> [YOUR ASSIGNMENT]
Revise the forum thread's passage starting with "But it’s just" and going on through "requirements and direction.", replacing "unnecessary complexity" with "needless overhead".

> [TEXT UNDER STUDY]
Hi, I'm Mike and I have a opening question

… I work for myself publishing websites, currently UK train times mostly , eg., traintime.uk, and have longer term plans not just for rail but public transport systems in general. Key to my plans are the ever increasing availability of open data and the efficient processing thereof. To this purpose I guess Kafka could be a useful tool towards that goal.

I do have an opening question and it is this; would Kafka be a useful tool towards that goal?

I currently develop on Windows and host on Centos 7 with Apache HTTP server. I’m currently transitioning from predominantly PHP / MySQL to Java / Postgres and have also decided on using Wildfly as my first choice application server, and Hibernate for ORM. I’ll be ready for my first live project on my new platforms in a few months and the main first task will be to populate the database with feeds of UK rail data (a couple of open data streaming feeds provided by National Rail and Network Rail). Having been kindly pointed to this forum by the host organiser of a recent meetup event following a great talk on the subject by Robin Moffat I’m hoping for at least one person to know what I’m talking about :slight_smile: I’m looking for the easiest, simplest, most efficient, etc., (best!) way to get that data onto my database. Is Kafka the tool for the job?

Mike

Hi Mike,
Welcome to the forum, and thanks for your question - I know we spoke briefly during my talk recently.

looking for the easiest, simplest, most efficient, etc., (best!) way to get that data onto my database.
Is Kafka the tool for the job?

The solution (ActiveMQ → Kafka → Database) that I outlined in my talk is a valid one, and has benefits including:

  • Scale
  • Resilience
  • Replay of messages
  • Consume the data elsewhere without building dependencies on the database

But it’s just one way of doing it. If you only want the data in a database, then you could argue that Kafka introduces unnecessary complexity. Some things in IT systems are right/wrong decisions - I would not frame this as one of them. It’s just different ways to solve the same problem, and you’d choose one approach over the other based on your overall requirements and direction.

Hope that helps!
thanks, Robin.

Hi Robin,

different ways to solve the same problem

And sometimes too many; which way to go?! I think Kafka could be a good way to go for my requirements though. Like I said, I was looking at an ActiveMQ bridge solution, but that’s maybe more trouble than it’s worth, and there are such things as event driven beans I’m also considering (actually, I think this will be the straight-forward solution), but for added-value, Kafka, as I’m learning is also not only event driven but, more than that, it’s raison d’etre, I think I’m right in saying, is event streaming, capturing data in real-time, exactly what I want. For other projects of mine too. The key for me will be, within a Java application server environment, whether it’s then easy or not to send on to the DB. I do always want to avoid unnecessarily adding extra layers unless for good reason but I’m guessing Kafka can add value and is certainly worth trying out.

BTW, I thought the guy with the question/statement about just sending raw data to the DB and then filtering as being the ‘modern style’ was simply wrong. As they say though there are indeed many ways to skin a cat!?

Cheers,
Mike

> [DATA PROVIDED]
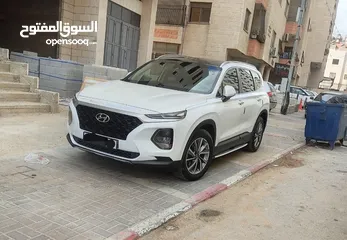  2 هيونداي سنتافي 4*4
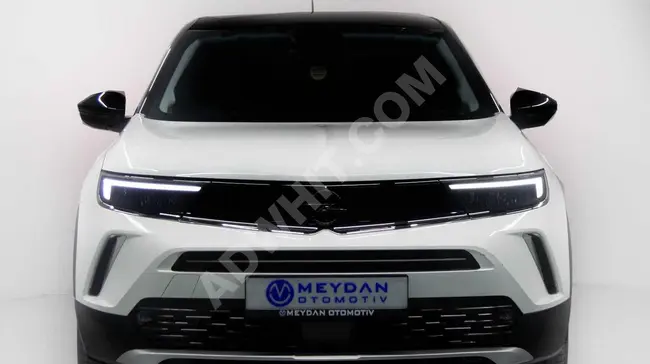 OPEL MOKKA 1.2 T ELEGANCE موديل 2021 بدون عيوب بدون  طلاء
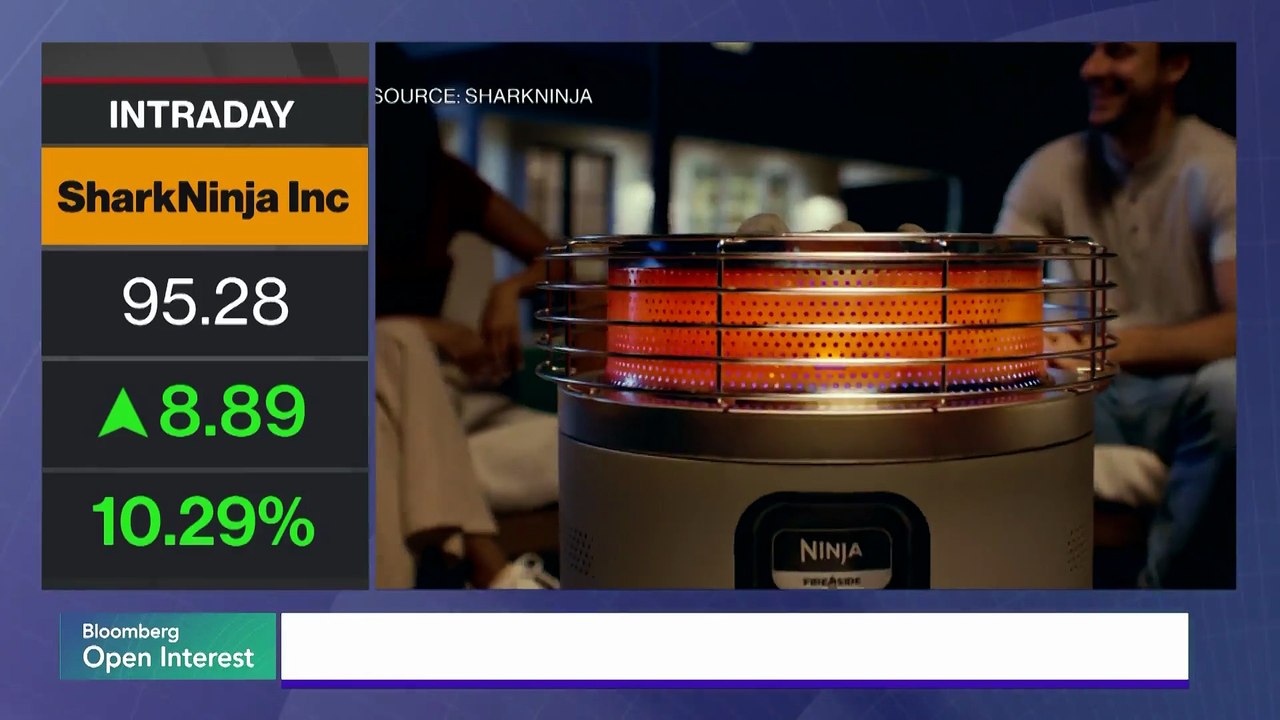SharkNinja CEO Says Consumers Are Still Getting Value, Even With Higher Prices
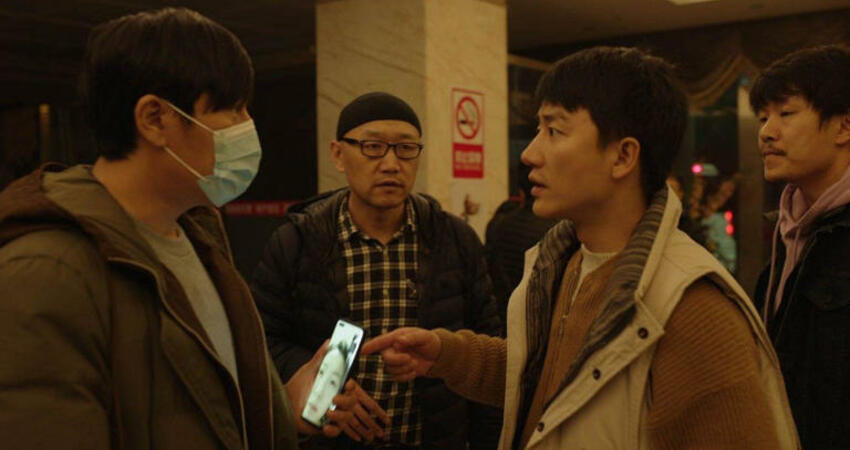 金馬61／直視疫情人間煉獄 婁燁《一部未完成的電影》喚醒記憶傷疤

> [RESULT FOR THIS TASK]
But it’s just one way of doing it. If you only want the data in a database, then you could argue that Kafka introduces needless overhead. Some things in IT systems are right/wrong decisions - I would not frame this as one of them. It’s just different ways to solve the same problem, and you’d choose one approach over the other based on your overall requirements and direction.